## Aim of the exercise
Quote the mailing-list post on defining hard-boiled fiction, starting with "Let me add a" and going on through "of that title.".

## Page extract
>> start

[Prev][Next][Index][Thread]

Re: RARA-AVIS: Working towards a definition of sorts



My compliments to all for sustaining such interesting dialogue.  I like the
way that we worry definitions AND endorse or put down certain writers.
Scholarly qualifications are balanced by fans' enthusiasms.

Let me add a few thoughts to the many:
1) Can we agree that "hard-boiled" (and "tough guy") usually refer to a
main character (with an attitude), who is, in turn, usually a private
investigator, or moonlights as one?  I'm used to seeing "hard-boiled"
always connected to "detective."
        a) But I would be the first to agree that the term "hard-boiled"
has been put to various uses;
                witness its use in the John Woo film of that title.
2)  Historically, hasn't  "noir" or "serie noir" (paperbacks) sometimes
referred to hard-boiled detective narratives (certainly in film it has),
BUT ALSO included what Julian Symons and Tony Hilfer call the "crime
novel"?  So "noir" seems to be the larger category, including both sides of
the law--or  both sides of the crime.  [I like the subtitle of Hilfer's
1990 U. Texas study:  THE CRIME NOVEL: A DEVIANT GENRE.]

3) With those categories, one overlapping the other, one can speak of
Hammett and Cain as "noir" or separate them into "hard-boiled detective"
and "crime" categories. Depends where you want to go.  But it's useful to
maintain some distinctions in terms.

>> end

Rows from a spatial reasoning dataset
>> start

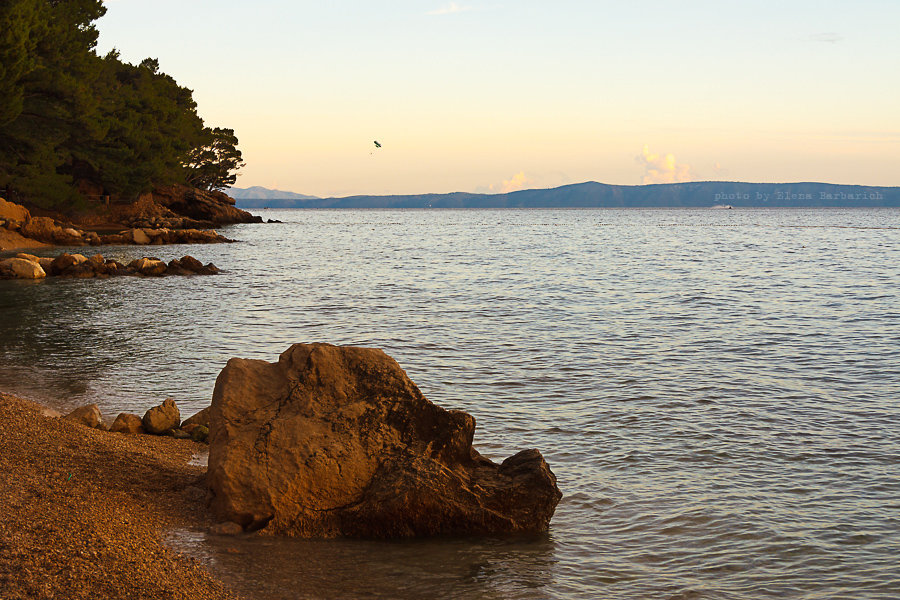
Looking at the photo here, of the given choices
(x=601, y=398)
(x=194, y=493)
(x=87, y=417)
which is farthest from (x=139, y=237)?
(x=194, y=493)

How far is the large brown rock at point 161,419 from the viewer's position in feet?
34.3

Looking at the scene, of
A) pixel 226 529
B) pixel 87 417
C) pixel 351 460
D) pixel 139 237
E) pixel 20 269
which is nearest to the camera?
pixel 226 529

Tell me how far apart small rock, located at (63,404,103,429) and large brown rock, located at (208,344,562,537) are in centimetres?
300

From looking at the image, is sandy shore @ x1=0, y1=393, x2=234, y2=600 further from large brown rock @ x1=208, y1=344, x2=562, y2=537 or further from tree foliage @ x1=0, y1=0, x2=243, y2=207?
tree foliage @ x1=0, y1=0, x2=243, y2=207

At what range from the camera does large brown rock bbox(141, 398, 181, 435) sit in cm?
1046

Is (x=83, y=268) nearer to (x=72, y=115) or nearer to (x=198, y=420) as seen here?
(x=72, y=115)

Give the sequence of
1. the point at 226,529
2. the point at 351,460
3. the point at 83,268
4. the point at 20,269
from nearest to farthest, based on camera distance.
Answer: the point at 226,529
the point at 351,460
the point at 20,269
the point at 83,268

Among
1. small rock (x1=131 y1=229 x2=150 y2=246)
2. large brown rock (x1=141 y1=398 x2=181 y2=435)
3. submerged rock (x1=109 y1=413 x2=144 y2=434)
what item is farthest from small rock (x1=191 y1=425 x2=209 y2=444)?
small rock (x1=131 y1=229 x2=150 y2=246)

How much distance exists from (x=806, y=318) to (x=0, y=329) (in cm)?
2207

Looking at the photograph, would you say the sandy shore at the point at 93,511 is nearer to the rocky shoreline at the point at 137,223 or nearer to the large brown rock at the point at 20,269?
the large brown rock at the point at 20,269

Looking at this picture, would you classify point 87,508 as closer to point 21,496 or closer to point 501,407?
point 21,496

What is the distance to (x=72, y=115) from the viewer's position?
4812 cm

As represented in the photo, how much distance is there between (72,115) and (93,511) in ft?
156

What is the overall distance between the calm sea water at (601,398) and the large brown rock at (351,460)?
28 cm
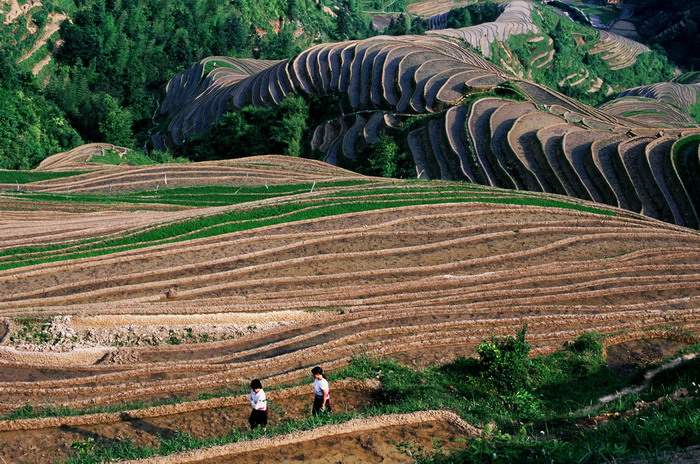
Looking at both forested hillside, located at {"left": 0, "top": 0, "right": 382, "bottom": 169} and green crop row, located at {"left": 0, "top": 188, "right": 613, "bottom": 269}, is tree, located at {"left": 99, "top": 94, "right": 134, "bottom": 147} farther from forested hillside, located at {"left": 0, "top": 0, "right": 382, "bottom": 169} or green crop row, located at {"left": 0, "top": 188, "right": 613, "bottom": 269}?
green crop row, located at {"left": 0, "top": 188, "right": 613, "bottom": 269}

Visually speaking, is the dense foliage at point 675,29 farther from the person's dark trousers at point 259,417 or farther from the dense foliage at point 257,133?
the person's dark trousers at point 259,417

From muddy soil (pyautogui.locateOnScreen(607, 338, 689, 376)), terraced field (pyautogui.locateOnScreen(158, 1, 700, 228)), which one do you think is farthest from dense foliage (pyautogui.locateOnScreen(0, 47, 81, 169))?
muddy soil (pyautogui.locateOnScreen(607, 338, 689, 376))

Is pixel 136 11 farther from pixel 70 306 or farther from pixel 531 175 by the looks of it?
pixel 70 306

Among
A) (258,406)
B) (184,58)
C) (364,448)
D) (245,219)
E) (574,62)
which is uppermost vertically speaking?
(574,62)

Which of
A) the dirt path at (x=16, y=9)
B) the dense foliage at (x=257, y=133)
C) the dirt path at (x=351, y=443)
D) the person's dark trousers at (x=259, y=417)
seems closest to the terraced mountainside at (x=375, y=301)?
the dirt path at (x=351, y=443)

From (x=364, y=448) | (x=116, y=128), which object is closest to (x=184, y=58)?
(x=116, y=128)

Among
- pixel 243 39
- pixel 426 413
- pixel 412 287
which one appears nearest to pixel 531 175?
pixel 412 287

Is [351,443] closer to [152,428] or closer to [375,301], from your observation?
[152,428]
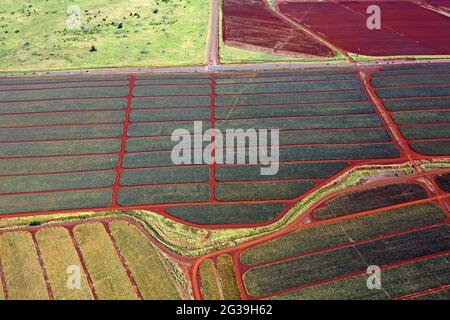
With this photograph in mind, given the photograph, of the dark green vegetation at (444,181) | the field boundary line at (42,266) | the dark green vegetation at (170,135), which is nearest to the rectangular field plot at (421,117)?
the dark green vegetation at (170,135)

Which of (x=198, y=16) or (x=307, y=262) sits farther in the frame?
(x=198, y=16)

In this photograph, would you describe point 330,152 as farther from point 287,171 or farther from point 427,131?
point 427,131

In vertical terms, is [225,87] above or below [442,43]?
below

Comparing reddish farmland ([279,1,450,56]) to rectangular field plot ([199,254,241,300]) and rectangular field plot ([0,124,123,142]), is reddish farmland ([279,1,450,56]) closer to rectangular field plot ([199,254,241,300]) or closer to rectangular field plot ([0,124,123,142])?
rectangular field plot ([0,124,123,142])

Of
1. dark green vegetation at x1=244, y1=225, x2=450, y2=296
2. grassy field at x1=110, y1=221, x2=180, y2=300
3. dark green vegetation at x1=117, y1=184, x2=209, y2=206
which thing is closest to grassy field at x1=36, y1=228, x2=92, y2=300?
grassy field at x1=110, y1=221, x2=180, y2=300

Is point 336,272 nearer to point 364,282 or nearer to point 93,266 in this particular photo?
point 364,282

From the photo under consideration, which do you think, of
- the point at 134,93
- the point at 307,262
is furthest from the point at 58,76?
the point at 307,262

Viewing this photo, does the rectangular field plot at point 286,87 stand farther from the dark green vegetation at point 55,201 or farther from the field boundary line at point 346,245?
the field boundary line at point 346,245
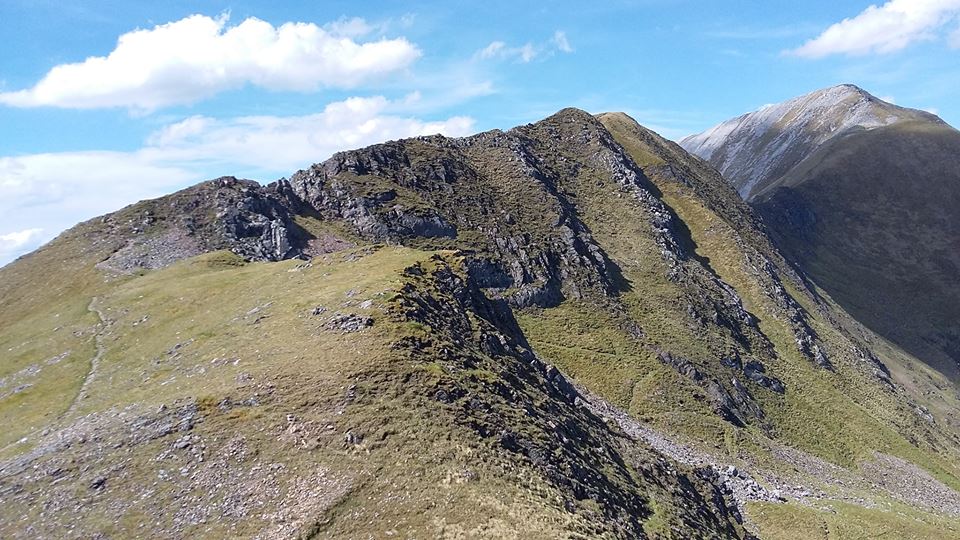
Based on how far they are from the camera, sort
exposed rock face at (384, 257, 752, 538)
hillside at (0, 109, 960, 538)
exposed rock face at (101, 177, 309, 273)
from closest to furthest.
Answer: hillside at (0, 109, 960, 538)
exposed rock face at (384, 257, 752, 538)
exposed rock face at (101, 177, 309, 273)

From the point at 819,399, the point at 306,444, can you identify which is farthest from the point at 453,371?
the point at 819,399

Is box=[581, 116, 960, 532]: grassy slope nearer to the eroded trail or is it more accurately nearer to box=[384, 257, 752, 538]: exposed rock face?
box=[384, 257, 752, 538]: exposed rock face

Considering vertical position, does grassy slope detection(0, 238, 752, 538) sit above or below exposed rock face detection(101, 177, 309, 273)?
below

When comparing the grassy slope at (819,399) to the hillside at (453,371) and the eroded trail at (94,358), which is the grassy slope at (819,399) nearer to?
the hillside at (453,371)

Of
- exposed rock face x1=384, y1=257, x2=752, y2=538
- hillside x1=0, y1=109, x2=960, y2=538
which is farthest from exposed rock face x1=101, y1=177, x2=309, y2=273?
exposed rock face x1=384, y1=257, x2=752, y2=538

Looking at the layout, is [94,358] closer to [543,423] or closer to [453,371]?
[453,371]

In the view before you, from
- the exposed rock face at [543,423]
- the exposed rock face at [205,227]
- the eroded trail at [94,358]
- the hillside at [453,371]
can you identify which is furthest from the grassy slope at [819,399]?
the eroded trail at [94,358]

>> end

## Written solution
Let me add a few thoughts to the many:
1) Can we agree that "hard-boiled" (and "tough guy") usually refer to a
main character (with an attitude), who is, in turn, usually a private
investigator, or moonlights as one?  I'm used to seeing "hard-boiled"
always connected to "detective."
        a) But I would be the first to agree that the term "hard-boiled"
has been put to various uses;
                witness its use in the John Woo film of that title.